══ Given entries ══

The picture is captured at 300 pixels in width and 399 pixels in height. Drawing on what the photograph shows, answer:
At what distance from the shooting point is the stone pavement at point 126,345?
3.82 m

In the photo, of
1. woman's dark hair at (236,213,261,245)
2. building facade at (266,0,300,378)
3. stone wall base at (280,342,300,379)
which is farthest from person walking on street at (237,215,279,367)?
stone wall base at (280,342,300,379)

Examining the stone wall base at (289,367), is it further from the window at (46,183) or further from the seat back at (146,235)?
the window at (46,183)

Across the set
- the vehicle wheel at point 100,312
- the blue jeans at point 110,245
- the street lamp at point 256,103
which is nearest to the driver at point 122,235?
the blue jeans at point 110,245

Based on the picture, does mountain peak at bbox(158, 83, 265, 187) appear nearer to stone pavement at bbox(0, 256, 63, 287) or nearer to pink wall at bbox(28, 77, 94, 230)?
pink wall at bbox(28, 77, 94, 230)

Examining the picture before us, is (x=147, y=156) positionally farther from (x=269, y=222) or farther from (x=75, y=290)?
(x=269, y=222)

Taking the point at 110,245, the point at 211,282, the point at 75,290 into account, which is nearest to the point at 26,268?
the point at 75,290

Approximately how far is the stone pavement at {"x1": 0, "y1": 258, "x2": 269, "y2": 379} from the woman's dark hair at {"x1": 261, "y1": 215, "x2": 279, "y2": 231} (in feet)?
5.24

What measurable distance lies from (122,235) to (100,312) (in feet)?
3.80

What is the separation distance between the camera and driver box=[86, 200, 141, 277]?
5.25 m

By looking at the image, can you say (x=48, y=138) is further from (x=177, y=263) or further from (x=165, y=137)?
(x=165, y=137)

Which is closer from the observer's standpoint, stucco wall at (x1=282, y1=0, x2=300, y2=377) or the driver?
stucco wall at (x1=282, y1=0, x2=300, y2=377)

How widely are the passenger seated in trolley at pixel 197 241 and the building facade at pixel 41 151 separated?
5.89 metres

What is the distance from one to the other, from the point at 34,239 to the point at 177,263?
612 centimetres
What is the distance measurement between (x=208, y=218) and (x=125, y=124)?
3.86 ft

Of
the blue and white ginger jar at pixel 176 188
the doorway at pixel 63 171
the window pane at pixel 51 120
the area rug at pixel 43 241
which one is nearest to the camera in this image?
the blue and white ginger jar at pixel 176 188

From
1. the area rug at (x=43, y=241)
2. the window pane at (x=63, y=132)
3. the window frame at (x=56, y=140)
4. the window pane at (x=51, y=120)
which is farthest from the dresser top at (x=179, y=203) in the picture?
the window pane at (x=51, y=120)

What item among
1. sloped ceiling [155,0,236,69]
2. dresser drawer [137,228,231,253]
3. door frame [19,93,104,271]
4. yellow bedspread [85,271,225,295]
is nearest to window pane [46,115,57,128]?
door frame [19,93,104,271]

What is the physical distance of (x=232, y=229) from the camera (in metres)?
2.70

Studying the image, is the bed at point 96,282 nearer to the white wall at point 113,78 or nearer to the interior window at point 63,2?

═══

- Work required
Each record above should be repeated exactly as it appears.

- Answer to the exercise
The picture is captured at 300 pixels in width and 399 pixels in height. Drawing on what the photograph shows, answer:
At what distance from the shooting point is the stone pavement at point 126,345?
3.82 m

In the photo, of
1. woman's dark hair at (236,213,261,245)
2. building facade at (266,0,300,378)
3. stone wall base at (280,342,300,379)
which is farthest from person walking on street at (237,215,279,367)?
stone wall base at (280,342,300,379)

Examining the stone wall base at (289,367), is it further from the window at (46,183) or further from the seat back at (146,235)?
the window at (46,183)

Across the set
- the vehicle wheel at point 100,312
- the blue jeans at point 110,245
- the street lamp at point 256,103
which is nearest to the driver at point 122,235?
the blue jeans at point 110,245

Based on the picture, does mountain peak at bbox(158, 83, 265, 187) appear nearer to stone pavement at bbox(0, 256, 63, 287) or nearer to pink wall at bbox(28, 77, 94, 230)?
pink wall at bbox(28, 77, 94, 230)

Examining the picture before us, is (x=147, y=156) positionally farther from (x=269, y=222) or farther from (x=75, y=290)?
(x=269, y=222)

Taking the point at 110,245, the point at 211,282, the point at 75,290 into account, which is nearest to the point at 26,268?
the point at 75,290

Approximately how far is the stone pavement at {"x1": 0, "y1": 258, "x2": 269, "y2": 379} from the woman's dark hair at {"x1": 261, "y1": 215, "x2": 279, "y2": 231} (in feet)?
5.24

What measurable distance lies from (122,235) to (100,312) (in feet)?
3.80

What is the separation distance between the camera and driver box=[86, 200, 141, 277]?
5.25 m

By looking at the image, can you say (x=48, y=138) is further from (x=177, y=263) or further from (x=165, y=137)?
(x=165, y=137)

Which is closer from the observer's standpoint, stucco wall at (x1=282, y1=0, x2=300, y2=377) or the driver?
stucco wall at (x1=282, y1=0, x2=300, y2=377)

How widely are the passenger seated in trolley at pixel 197 241 and the building facade at pixel 41 151 separated?
5.89 metres

What is the distance from one to the other, from the point at 34,239 to the point at 177,263?
612 centimetres
What is the distance measurement between (x=208, y=218) and (x=125, y=124)?
3.86 ft

Of
the blue and white ginger jar at pixel 176 188
the doorway at pixel 63 171
the window pane at pixel 51 120
the area rug at pixel 43 241
which one is nearest to the camera in this image?
the blue and white ginger jar at pixel 176 188

From
1. the area rug at (x=43, y=241)
2. the window pane at (x=63, y=132)
3. the window frame at (x=56, y=140)
4. the window pane at (x=51, y=120)
which is farthest from the dresser top at (x=179, y=203) in the picture?
the window pane at (x=51, y=120)

What item among
1. sloped ceiling [155,0,236,69]
2. dresser drawer [137,228,231,253]
3. door frame [19,93,104,271]
4. yellow bedspread [85,271,225,295]
is nearest to window pane [46,115,57,128]?
door frame [19,93,104,271]

What is the physical distance of (x=232, y=229) from the camera (in metres)?
2.70

Studying the image, is the bed at point 96,282 nearer to the white wall at point 113,78 or nearer to the interior window at point 63,2?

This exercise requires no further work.